### TO DO
a: In the passage about Mandarin and China's regional dialects, how many Chinese does state media report cannot speak Mandarin?
b: Write the next part of the passage about Mandarin and China's regional dialects, picking up after its final sentence.

### PASSAGE TO READ

----------

Here’s a guest post from Shanghai-based reporter Ruth Morris…

It has four tones, strange ‘measure words’ and thousands of characters to memorize. So for English-speakers, Mandarin can be an especially difficult language to tackle.

But here’s some more bad news. Even if you become fluent, you may not be able to communicate with nearly a third of the people living in China.

State media recently reported that more than 400 million Chinese are unable to speak Mandarin—the national language—while millions more speak it poorly.

Instead, they rely on regional dialects—some call them separate languages—that are so far apart, they’re mutually unintelligible. Even Mao Zedong, the founding father of the People’s Republic of China, spoke with such a pronounced regional accent that many Chinese had a hard time understanding him.

A long trip, linguistically

Today, non-Mandarin speakers tend to be older Chinese from rural areas, like the island of Chongming. It’s just 45 minutes by bus from the center of Shanghai, but linguistically it’s a much longer trip.

“Like eating, eating the dinner. In Mandarin we call it ‘chi fan,’ but in Chongming language we call it ‘chibie’,” said Gu Hangyu, a student from Chongming.

----------

### GIVEN DATA

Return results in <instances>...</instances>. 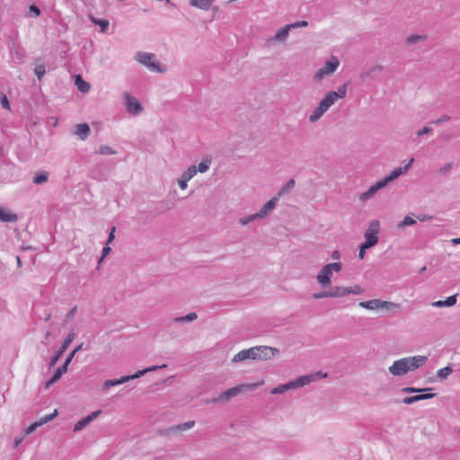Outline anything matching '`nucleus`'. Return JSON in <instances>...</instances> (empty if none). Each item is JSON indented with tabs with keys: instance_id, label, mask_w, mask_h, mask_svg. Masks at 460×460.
<instances>
[{
	"instance_id": "nucleus-1",
	"label": "nucleus",
	"mask_w": 460,
	"mask_h": 460,
	"mask_svg": "<svg viewBox=\"0 0 460 460\" xmlns=\"http://www.w3.org/2000/svg\"><path fill=\"white\" fill-rule=\"evenodd\" d=\"M427 362L426 356H413V357H406L395 360L393 365L389 367V372L393 376H404L410 371H414L415 369L422 367Z\"/></svg>"
},
{
	"instance_id": "nucleus-2",
	"label": "nucleus",
	"mask_w": 460,
	"mask_h": 460,
	"mask_svg": "<svg viewBox=\"0 0 460 460\" xmlns=\"http://www.w3.org/2000/svg\"><path fill=\"white\" fill-rule=\"evenodd\" d=\"M414 159L411 158L409 163L404 167H399L394 169L387 177L378 181L376 184L371 186L367 191L360 194L359 199L361 201L367 200L370 197H372L378 190L386 186L389 182L396 180L400 175L406 172L409 168L413 164Z\"/></svg>"
},
{
	"instance_id": "nucleus-3",
	"label": "nucleus",
	"mask_w": 460,
	"mask_h": 460,
	"mask_svg": "<svg viewBox=\"0 0 460 460\" xmlns=\"http://www.w3.org/2000/svg\"><path fill=\"white\" fill-rule=\"evenodd\" d=\"M346 93L347 89L345 84L341 86L337 92L327 93L324 98L320 102L318 107L310 116V120L316 121L319 119L338 99L344 98Z\"/></svg>"
},
{
	"instance_id": "nucleus-4",
	"label": "nucleus",
	"mask_w": 460,
	"mask_h": 460,
	"mask_svg": "<svg viewBox=\"0 0 460 460\" xmlns=\"http://www.w3.org/2000/svg\"><path fill=\"white\" fill-rule=\"evenodd\" d=\"M265 384L264 379H261L258 382L251 383V384H242L236 386L231 387L221 393L217 399L214 400L215 402H228L231 398L238 395L239 394L245 393L247 391H253L258 387L263 385Z\"/></svg>"
},
{
	"instance_id": "nucleus-5",
	"label": "nucleus",
	"mask_w": 460,
	"mask_h": 460,
	"mask_svg": "<svg viewBox=\"0 0 460 460\" xmlns=\"http://www.w3.org/2000/svg\"><path fill=\"white\" fill-rule=\"evenodd\" d=\"M342 269L341 262H332L324 265L316 276L318 284L325 288L331 284L334 273H338Z\"/></svg>"
},
{
	"instance_id": "nucleus-6",
	"label": "nucleus",
	"mask_w": 460,
	"mask_h": 460,
	"mask_svg": "<svg viewBox=\"0 0 460 460\" xmlns=\"http://www.w3.org/2000/svg\"><path fill=\"white\" fill-rule=\"evenodd\" d=\"M359 306L367 310H385L388 312L398 311L401 305L397 303L383 301L380 299H371L360 302Z\"/></svg>"
},
{
	"instance_id": "nucleus-7",
	"label": "nucleus",
	"mask_w": 460,
	"mask_h": 460,
	"mask_svg": "<svg viewBox=\"0 0 460 460\" xmlns=\"http://www.w3.org/2000/svg\"><path fill=\"white\" fill-rule=\"evenodd\" d=\"M379 222L373 220L370 222L368 228L365 232L364 248H371L378 242Z\"/></svg>"
},
{
	"instance_id": "nucleus-8",
	"label": "nucleus",
	"mask_w": 460,
	"mask_h": 460,
	"mask_svg": "<svg viewBox=\"0 0 460 460\" xmlns=\"http://www.w3.org/2000/svg\"><path fill=\"white\" fill-rule=\"evenodd\" d=\"M136 59L148 67L153 72H164V69L156 61L155 54L152 53H137Z\"/></svg>"
},
{
	"instance_id": "nucleus-9",
	"label": "nucleus",
	"mask_w": 460,
	"mask_h": 460,
	"mask_svg": "<svg viewBox=\"0 0 460 460\" xmlns=\"http://www.w3.org/2000/svg\"><path fill=\"white\" fill-rule=\"evenodd\" d=\"M155 369H157V367H149V368H146V369H144V370H140V371L137 372L134 375L123 376H121L119 379L106 380L104 382V384H103V388L107 389V388H109L111 386H114V385H119L124 384V383H126V382H128L129 380H132V379H135V378H137V377L143 376L147 371H153V370H155Z\"/></svg>"
},
{
	"instance_id": "nucleus-10",
	"label": "nucleus",
	"mask_w": 460,
	"mask_h": 460,
	"mask_svg": "<svg viewBox=\"0 0 460 460\" xmlns=\"http://www.w3.org/2000/svg\"><path fill=\"white\" fill-rule=\"evenodd\" d=\"M252 360H267L272 358L278 350L267 346L252 347Z\"/></svg>"
},
{
	"instance_id": "nucleus-11",
	"label": "nucleus",
	"mask_w": 460,
	"mask_h": 460,
	"mask_svg": "<svg viewBox=\"0 0 460 460\" xmlns=\"http://www.w3.org/2000/svg\"><path fill=\"white\" fill-rule=\"evenodd\" d=\"M340 62L336 58H332L325 63V66L320 68L314 75L315 80H322L323 77L333 73L339 66Z\"/></svg>"
},
{
	"instance_id": "nucleus-12",
	"label": "nucleus",
	"mask_w": 460,
	"mask_h": 460,
	"mask_svg": "<svg viewBox=\"0 0 460 460\" xmlns=\"http://www.w3.org/2000/svg\"><path fill=\"white\" fill-rule=\"evenodd\" d=\"M276 200H277V198H272L271 199H270L264 206L263 208L260 210V212H258L257 214L255 215H252V216H250L249 217L247 218H242L240 220V224L242 225H246L248 224L249 222H251L252 220H253L255 217H263L264 216H266L269 211H270L276 205Z\"/></svg>"
},
{
	"instance_id": "nucleus-13",
	"label": "nucleus",
	"mask_w": 460,
	"mask_h": 460,
	"mask_svg": "<svg viewBox=\"0 0 460 460\" xmlns=\"http://www.w3.org/2000/svg\"><path fill=\"white\" fill-rule=\"evenodd\" d=\"M326 376H327L326 373L323 374L321 372H318V373L313 374V375H309V376H303L296 378L295 381L290 382L291 383L290 386H292L293 389L301 387V386L310 384L311 382L316 380L317 378L326 377Z\"/></svg>"
},
{
	"instance_id": "nucleus-14",
	"label": "nucleus",
	"mask_w": 460,
	"mask_h": 460,
	"mask_svg": "<svg viewBox=\"0 0 460 460\" xmlns=\"http://www.w3.org/2000/svg\"><path fill=\"white\" fill-rule=\"evenodd\" d=\"M75 333L72 332H70L67 337L64 340L63 343H62V346L61 348L59 349V350L55 354V356L51 358L50 360V363H49V366L50 367H53L54 365L57 364V362L58 361V359L61 358V356L63 355V353L67 349L68 346L70 345V343L74 341L75 339Z\"/></svg>"
},
{
	"instance_id": "nucleus-15",
	"label": "nucleus",
	"mask_w": 460,
	"mask_h": 460,
	"mask_svg": "<svg viewBox=\"0 0 460 460\" xmlns=\"http://www.w3.org/2000/svg\"><path fill=\"white\" fill-rule=\"evenodd\" d=\"M58 415V411L54 410V411L49 415H46L42 418H40L38 421H35L34 423L31 424L24 431L25 435H29L32 433L34 430H36L37 428L49 422L52 420L56 416Z\"/></svg>"
},
{
	"instance_id": "nucleus-16",
	"label": "nucleus",
	"mask_w": 460,
	"mask_h": 460,
	"mask_svg": "<svg viewBox=\"0 0 460 460\" xmlns=\"http://www.w3.org/2000/svg\"><path fill=\"white\" fill-rule=\"evenodd\" d=\"M125 99L128 112L132 114H137L142 111L141 104L137 102V100L135 97L130 96L128 93H125Z\"/></svg>"
},
{
	"instance_id": "nucleus-17",
	"label": "nucleus",
	"mask_w": 460,
	"mask_h": 460,
	"mask_svg": "<svg viewBox=\"0 0 460 460\" xmlns=\"http://www.w3.org/2000/svg\"><path fill=\"white\" fill-rule=\"evenodd\" d=\"M101 411H93L92 412L90 415H88L87 417L80 420L79 421H77L75 426H74V431L76 432V431H79L81 429H83L84 427H86L93 420H94L95 418H97L100 414H101Z\"/></svg>"
},
{
	"instance_id": "nucleus-18",
	"label": "nucleus",
	"mask_w": 460,
	"mask_h": 460,
	"mask_svg": "<svg viewBox=\"0 0 460 460\" xmlns=\"http://www.w3.org/2000/svg\"><path fill=\"white\" fill-rule=\"evenodd\" d=\"M252 353H253L252 348L241 350L240 352H238L237 354H235L234 356V358H232V362L238 363V362H241V361H243L246 359H252Z\"/></svg>"
},
{
	"instance_id": "nucleus-19",
	"label": "nucleus",
	"mask_w": 460,
	"mask_h": 460,
	"mask_svg": "<svg viewBox=\"0 0 460 460\" xmlns=\"http://www.w3.org/2000/svg\"><path fill=\"white\" fill-rule=\"evenodd\" d=\"M194 425H195V421L194 420H189V421H187L185 423H181V424H179V425L172 426L169 429V431L172 432V433L183 432L185 430H188V429L193 428Z\"/></svg>"
},
{
	"instance_id": "nucleus-20",
	"label": "nucleus",
	"mask_w": 460,
	"mask_h": 460,
	"mask_svg": "<svg viewBox=\"0 0 460 460\" xmlns=\"http://www.w3.org/2000/svg\"><path fill=\"white\" fill-rule=\"evenodd\" d=\"M89 133L90 127L85 123L78 124L75 128V134L82 140H85L88 137Z\"/></svg>"
},
{
	"instance_id": "nucleus-21",
	"label": "nucleus",
	"mask_w": 460,
	"mask_h": 460,
	"mask_svg": "<svg viewBox=\"0 0 460 460\" xmlns=\"http://www.w3.org/2000/svg\"><path fill=\"white\" fill-rule=\"evenodd\" d=\"M434 396L433 394H424L420 395L409 396L402 399V402L405 404H411L420 400L430 399Z\"/></svg>"
},
{
	"instance_id": "nucleus-22",
	"label": "nucleus",
	"mask_w": 460,
	"mask_h": 460,
	"mask_svg": "<svg viewBox=\"0 0 460 460\" xmlns=\"http://www.w3.org/2000/svg\"><path fill=\"white\" fill-rule=\"evenodd\" d=\"M18 217L11 210L0 209V220L3 222H15Z\"/></svg>"
},
{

----------

### EXPECTED OUTPUTS
a: More than 400 million.

b:
Gu’s grandmother, Wang Yufang, is one of the millions of Chinese who doesn’t speak Mandarin. As a farmer, her life has been hard. Corncobs fuel her stove, and handpicked cotton fills her comforter. In winter, she heats her home with the energy from a car battery.

With her grandson translating, Wang said she doesn’t speak Mandarin, and has no need to. All her neighbors speak the Chongming dialect, and so do the vegetable vendors in the market.

But Gu is less matter-of-fact. He’s worried his native dialect might fade. He also noted that some city dwellers look down on new arrivals if they speak with thick regional accents.

“I have a special feeling towards my native language,” he said. “I’m proud of Chongming. It’s a beautiful town. The people are friendly… the air is fresh, the water is clean.”

Dialects or Languages?

You Ruijie, a linguist at Fudan University, said dialects spoken widely in commercial hubs like Shanghai will likely survive for generations. Others are on their way out.

“I think some dialects, especially the small dialects, could disappear in the near future,” he said.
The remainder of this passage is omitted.